Bates Spreads The Sabbath-4

March 9  Bates Spreads The Sabbath-4

 


Do not be afraid, but go on speaking and do not be silent. Acts 18:9, ESV.

Bates, as we have noted, didn't have a bashful bone in his body when it came to telling others about the Sabbath. But one of his most conspicuous failures on the topic was his own wife. Even though he wrote book after book on the topic and must have badgered her constantly, she must have been as stubborn as he was. As a result, "he kept the Holy Sabbath alone."

Fairhaven tradition has it that "Captain Bates used to take his wife in their carriage to the Christian church on Sunday, but he himself would not enter to worship 'on the pope's Sabbath'; he would return for her after church." The good news is that Prudence Bates accepted the seventh day in 1850. His prayers, example, and impatient patience had finally paid off. Like many of our friends and family, she was apparently listening when she appeared not to be doing so.

More good news for Bates came with the conversion of James and Ellen White to the seventh day, probably in November 1846. James later reported that "by reading" Bates' Seventh-day Sabbath, a Perpettual Sign, "I was established upon the Sabbath, and began to teach it."

That acceptance set the stage for the formation of Seventh-day Adventism. From that point on Bates and the Whites began to work together.

Events were finally beginning to move. By December 1846 Bates' Seventh-day Sabbath had apparently reached western New York. Late in the year Bates and James had hoped to meet with Hiram Edson, O.R.L. Crosier, and F. B. Hahn New York (the developers of the heavenly sanctuary understanding) at Edson's Port Gibson, New York, home, but circumstances detained White in the east.

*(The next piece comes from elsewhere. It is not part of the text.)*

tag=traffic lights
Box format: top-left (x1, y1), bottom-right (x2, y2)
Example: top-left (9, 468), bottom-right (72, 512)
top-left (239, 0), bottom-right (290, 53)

One item on the agenda was the seventh-day Sabbath, which Edson claims he had been favorable toward for some months, but without any definite conviction.

But after Bates' presentation, during which Edson "could scarcely keep his seat," "Edson was on his feet and said, 'Brother Bates, that is light and truth. The seventh day is the Sabbath, and I am wih you to keep it.'"

Thus by late 1846 we find a group of believers uniting on three key doctrines-the Second Advent, the Sabbath, and the heavenly sanctuary. The stage was set for the rise of Seventh-day Adventism.

God may, from our perspective, lead slowly, but He leads certainly.

Help us, Lord, to be patient with Your direction.